◆ TEXT EXTRACT ◆
'''

So classy had Parra been over these opening minutes that it was a bit of a shock when New Zealand replicated their double try in the third ten minutes of the game, in a sequence that flowed even more rapidly out of their first penalty than the Eels’ opening four points. As befits a momentum-changer, the four points stemmed from a remarkably simple movement – a brief run and dummy from Foran followed by a clean hard run from Mannering straight through the Eels’ defensive line, which seemed to glitch so suddenly that for a moment I thought there must have been some obstruction or error on New Zealand’s part.
As it turned out, it was Moses who let Mannering through, which you can perhaps attribute to his relative inexperience with the team and its rhythms, although even then it wasn’t a good look for the Eels after such a strong opening, with Moses drifting out to the wing on the subsequent set as if feeling momentarily displaced from the no. 7 jersey by the previous play, while Foran’s shift in allegiance felt front and centre for the first time of the night.
Six minutes later, Mamualo crossed over after Kenny Edwards lost the ball on the first tackle out of the scrum and a subsequent penalty granted New Zealand some additional field position. After seeing Moeroa’s harbour bridge pass soar over his head in the first five minutes it must have been satisfying for the New Zealand winger to put down one of the deftest tries this round, especially as it came off a mirror move from Shaun Johnson.

'''

◆ DATA ◆

'''

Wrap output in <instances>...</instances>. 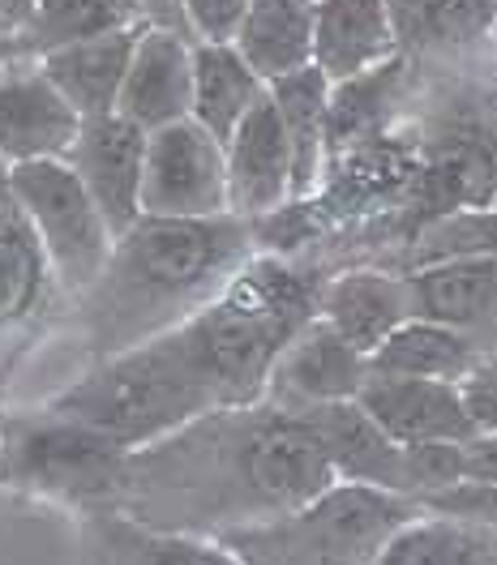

'''

◆ PROBLEM DETAILS ◆
Transcribe the passage of the rugby match report that begins with the words containing "Six minutes later, Mamualo" and ends with "from Shaun Johnson.".

◆ FULL OUTPUT ◆
Six minutes later, Mamualo crossed over after Kenny Edwards lost the ball on the first tackle out of the scrum and a subsequent penalty granted New Zealand some additional field position. After seeing Moeroa’s harbour bridge pass soar over his head in the first five minutes it must have been satisfying for the New Zealand winger to put down one of the deftest tries this round, especially as it came off a mirror move from Shaun Johnson.